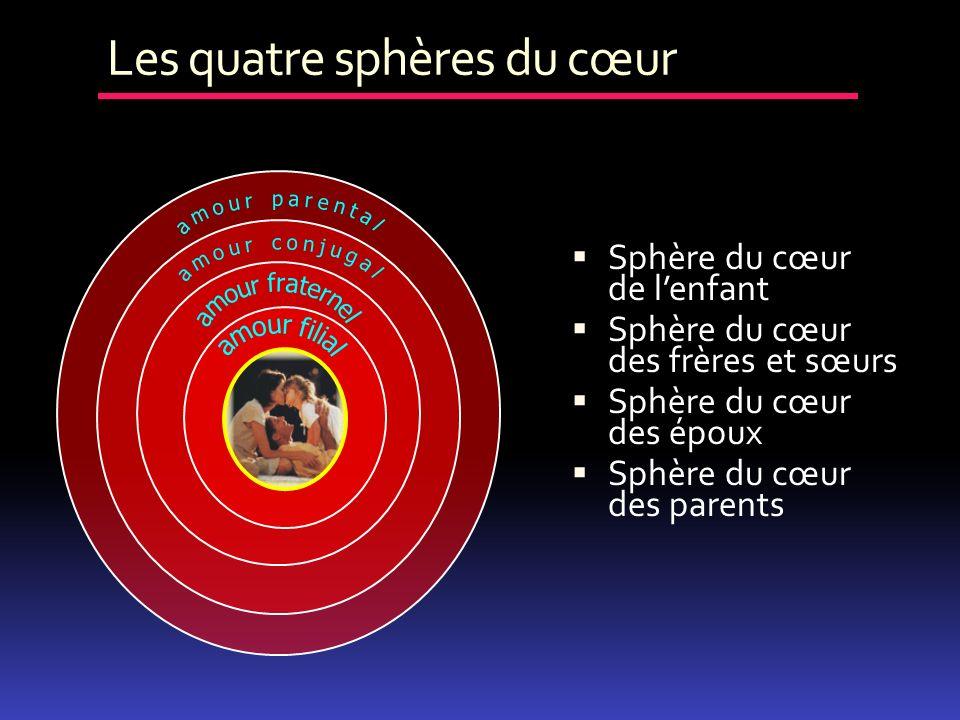 Sphère du cœur de lenfant Sphère du cœur des frères et sœurs Sphère du cœur des époux Sphère du cœur des parents Les quatre sphères du cœur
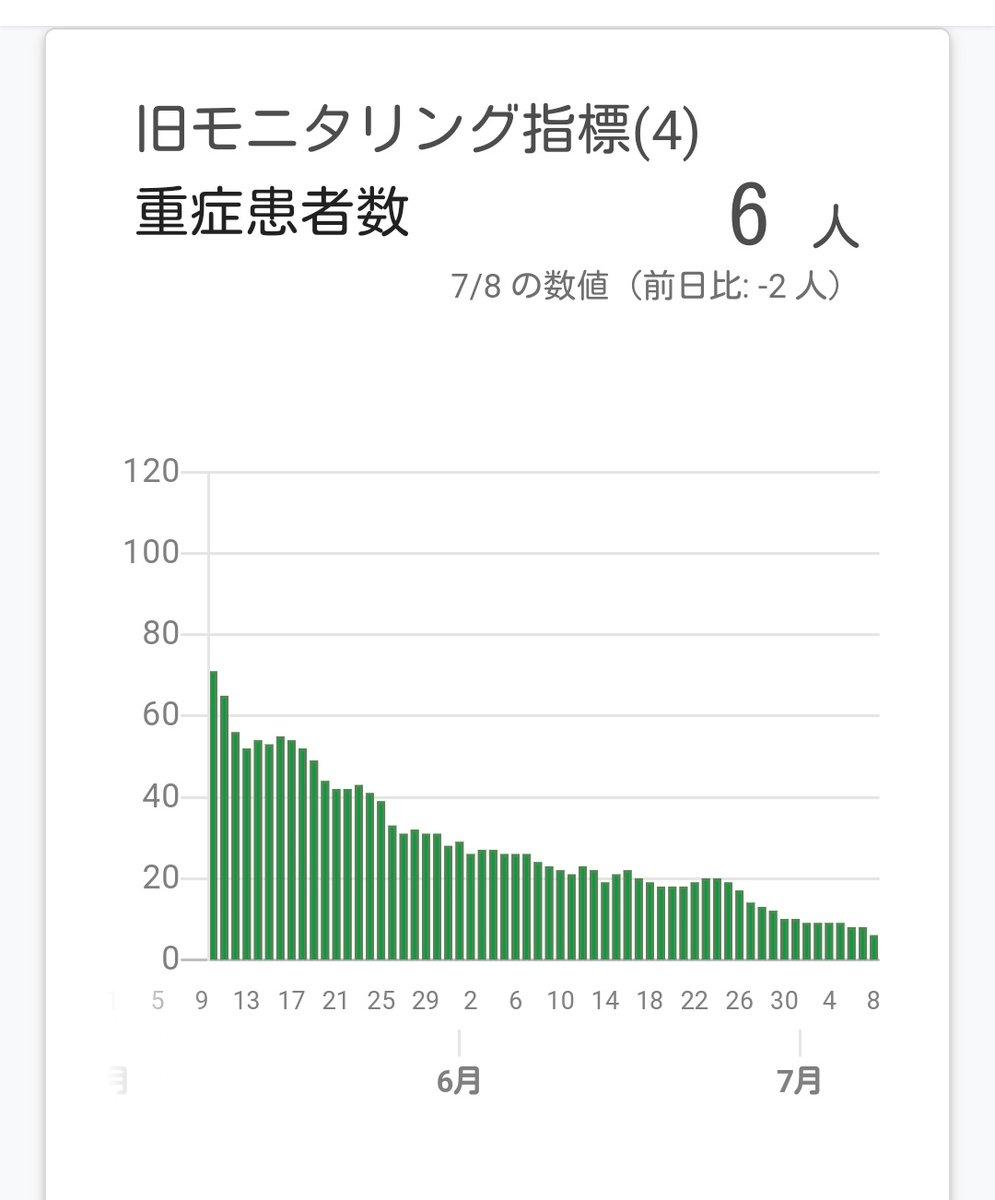 東京の感染者数が昨日100人切って、今日いきなり東京220人以上になったから、さすがに驚いたが、感染者数だけでなく、重症者数や入院患者数も一緒に報道してほしい。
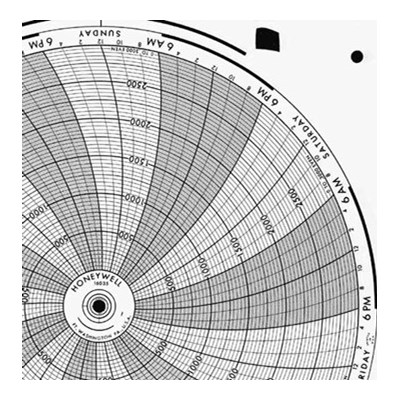 Honeywell 16035  Ink Writing Circular Chart
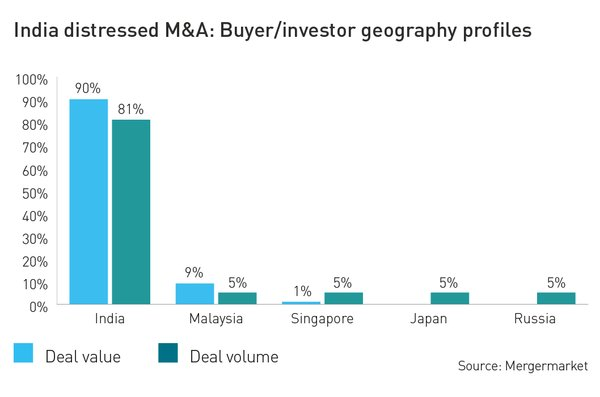 India distressed M&A: Buyer/investor geography profiles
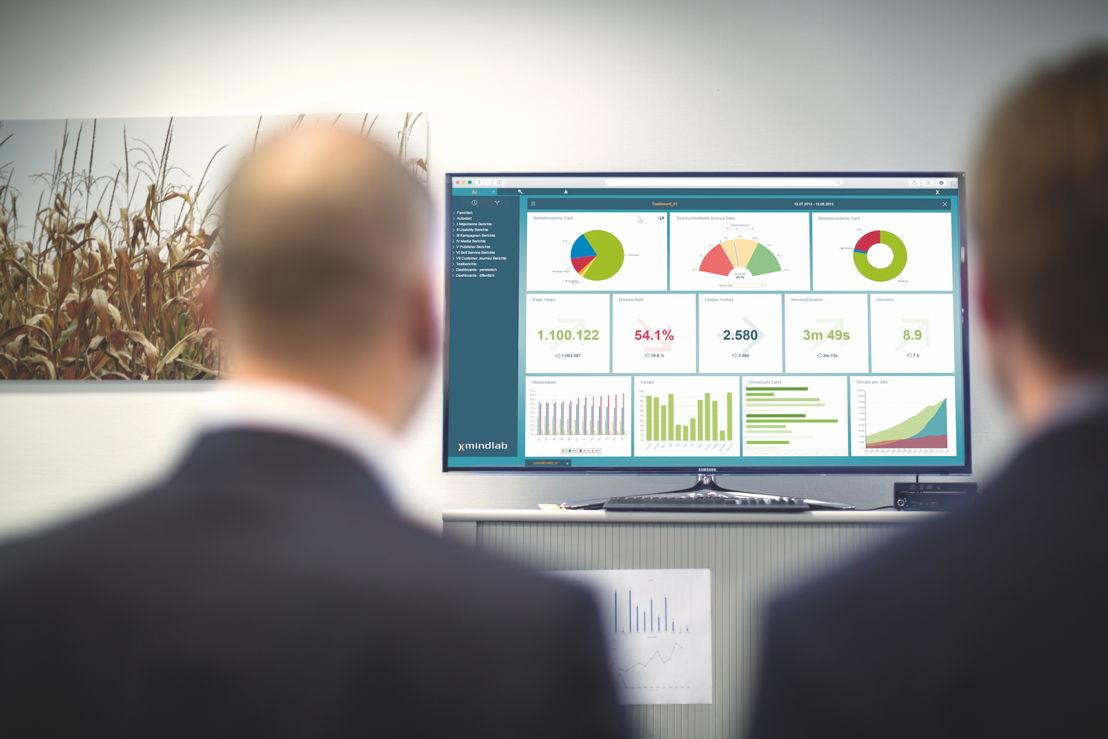 Die Mindlab Solutions Webanalyse Software netmind im Einsatz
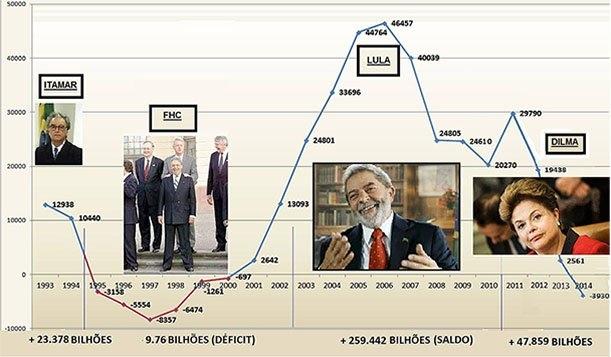 rombo comercial fhc economia brasileira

******

Each record must be set down again without alteration, and no picture may be carried over.

> [EXERCISE OUTPUT]:
 Sphère du cœur de lenfant Sphère du cœur des frères et sœurs Sphère du cœur des époux Sphère du cœur des parents Les quatre sphères du cœur
 東京の感染者数が昨日100人切って、今日いきなり東京220人以上になったから、さすがに驚いたが、感染者数だけでなく、重症者数や入院患者数も一緒に報道してほしい。
 Honeywell 16035  Ink Writing Circular Chart
 India distressed M&A: Buyer/investor geography profiles
 Die Mindlab Solutions Webanalyse Software netmind im Einsatz
 rombo comercial fhc economia brasileira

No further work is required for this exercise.